▶ _Условие задачи_
Оформите в виде таблицы Markdown всё, что идёт от начала материала вниз до строки с «12112 centimetres» включительно, пропустив пустые строки. В столбце «Номер» укажите порядковый номер строки, а в столбце «Запись» приведите саму строку.

===== Исходные данные

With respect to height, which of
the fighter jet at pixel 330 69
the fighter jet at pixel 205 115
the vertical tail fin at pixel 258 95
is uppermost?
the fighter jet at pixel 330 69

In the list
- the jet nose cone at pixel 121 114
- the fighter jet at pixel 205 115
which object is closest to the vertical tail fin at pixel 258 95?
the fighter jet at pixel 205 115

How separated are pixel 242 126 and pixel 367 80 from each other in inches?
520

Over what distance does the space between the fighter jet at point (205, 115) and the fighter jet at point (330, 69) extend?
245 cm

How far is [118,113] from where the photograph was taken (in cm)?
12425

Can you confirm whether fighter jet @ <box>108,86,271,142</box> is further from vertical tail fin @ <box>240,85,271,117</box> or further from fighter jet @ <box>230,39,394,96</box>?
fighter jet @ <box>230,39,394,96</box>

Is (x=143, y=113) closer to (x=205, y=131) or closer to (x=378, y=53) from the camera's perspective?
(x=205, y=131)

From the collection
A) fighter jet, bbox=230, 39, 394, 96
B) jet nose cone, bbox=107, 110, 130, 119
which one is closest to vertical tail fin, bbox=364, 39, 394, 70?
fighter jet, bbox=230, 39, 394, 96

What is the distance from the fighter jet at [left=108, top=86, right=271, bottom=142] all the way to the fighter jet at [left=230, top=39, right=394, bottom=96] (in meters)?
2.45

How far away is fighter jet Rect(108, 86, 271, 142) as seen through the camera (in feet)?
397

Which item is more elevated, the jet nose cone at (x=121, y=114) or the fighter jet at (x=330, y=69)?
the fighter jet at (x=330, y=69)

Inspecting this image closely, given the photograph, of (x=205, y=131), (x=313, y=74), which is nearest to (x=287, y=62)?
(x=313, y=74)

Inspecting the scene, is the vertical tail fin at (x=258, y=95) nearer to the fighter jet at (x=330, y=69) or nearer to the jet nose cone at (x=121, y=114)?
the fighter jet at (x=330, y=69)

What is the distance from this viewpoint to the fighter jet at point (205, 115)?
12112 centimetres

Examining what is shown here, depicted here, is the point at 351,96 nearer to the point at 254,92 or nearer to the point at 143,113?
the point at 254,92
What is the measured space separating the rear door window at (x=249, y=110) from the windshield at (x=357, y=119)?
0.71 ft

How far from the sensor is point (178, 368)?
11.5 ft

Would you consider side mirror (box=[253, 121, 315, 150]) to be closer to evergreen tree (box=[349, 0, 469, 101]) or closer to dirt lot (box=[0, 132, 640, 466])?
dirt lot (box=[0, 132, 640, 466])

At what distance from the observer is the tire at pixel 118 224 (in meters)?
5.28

==========

▶ _Письменный ответ_
| Номер | Запись |
|---|---|
| 1 | With respect to height, which of |
| 2 | the fighter jet at pixel 330 69 |
| 3 | the fighter jet at pixel 205 115 |
| 4 | the vertical tail fin at pixel 258 95 |
| 5 | is uppermost? |
| 6 | the fighter jet at pixel 330 69 |
| 7 | In the list |
| 8 | - the jet nose cone at pixel 121 114 |
| 9 | - the fighter jet at pixel 205 115 |
| 10 | which object is closest to the vertical tail fin at pixel 258 95? |
| 11 | the fighter jet at pixel 205 115 |
| 12 | How separated are pixel 242 126 and pixel 367 80 from each other in inches? |
| 13 | 520 |
| 14 | Over what distance does the space between the fighter jet at point (205, 115) and the fighter jet at point (330, 69) extend? |
| 15 | 245 cm |
| 16 | How far is [118,113] from where the photograph was taken (in cm)? |
| 17 | 12425 |
| 18 | Can you confirm whether fighter jet @ <box>108,86,271,142</box> is further from vertical tail fin @ <box>240,85,271,117</box> or further from fighter jet @ <box>230,39,394,96</box>? |
| 19 | fighter jet @ <box>230,39,394,96</box> |
| 20 | Is (x=143, y=113) closer to (x=205, y=131) or closer to (x=378, y=53) from the camera's perspective? |
| 21 | (x=205, y=131) |
| 22 | From the collection |
| 23 | A) fighter jet, bbox=230, 39, 394, 96 |
| 24 | B) jet nose cone, bbox=107, 110, 130, 119 |
| 25 | which one is closest to vertical tail fin, bbox=364, 39, 394, 70? |
| 26 | fighter jet, bbox=230, 39, 394, 96 |
| 27 | What is the distance from the fighter jet at [left=108, top=86, right=271, bottom=142] all the way to the fighter jet at [left=230, top=39, right=394, bottom=96] (in meters)? |
| 28 | 2.45 |
| 29 | How far away is fighter jet Rect(108, 86, 271, 142) as seen through the camera (in feet)? |
| 30 | 397 |
| 31 | Which item is more elevated, the jet nose cone at (x=121, y=114) or the fighter jet at (x=330, y=69)? |
| 32 | the fighter jet at (x=330, y=69) |
| 33 | Inspecting this image closely, given the photograph, of (x=205, y=131), (x=313, y=74), which is nearest to (x=287, y=62)? |
| 34 | (x=313, y=74) |
| 35 | Inspecting the scene, is the vertical tail fin at (x=258, y=95) nearer to the fighter jet at (x=330, y=69) or nearer to the jet nose cone at (x=121, y=114)? |
| 36 | the fighter jet at (x=330, y=69) |
| 37 | What is the distance from this viewpoint to the fighter jet at point (205, 115)? |
| 38 | 12112 centimetres |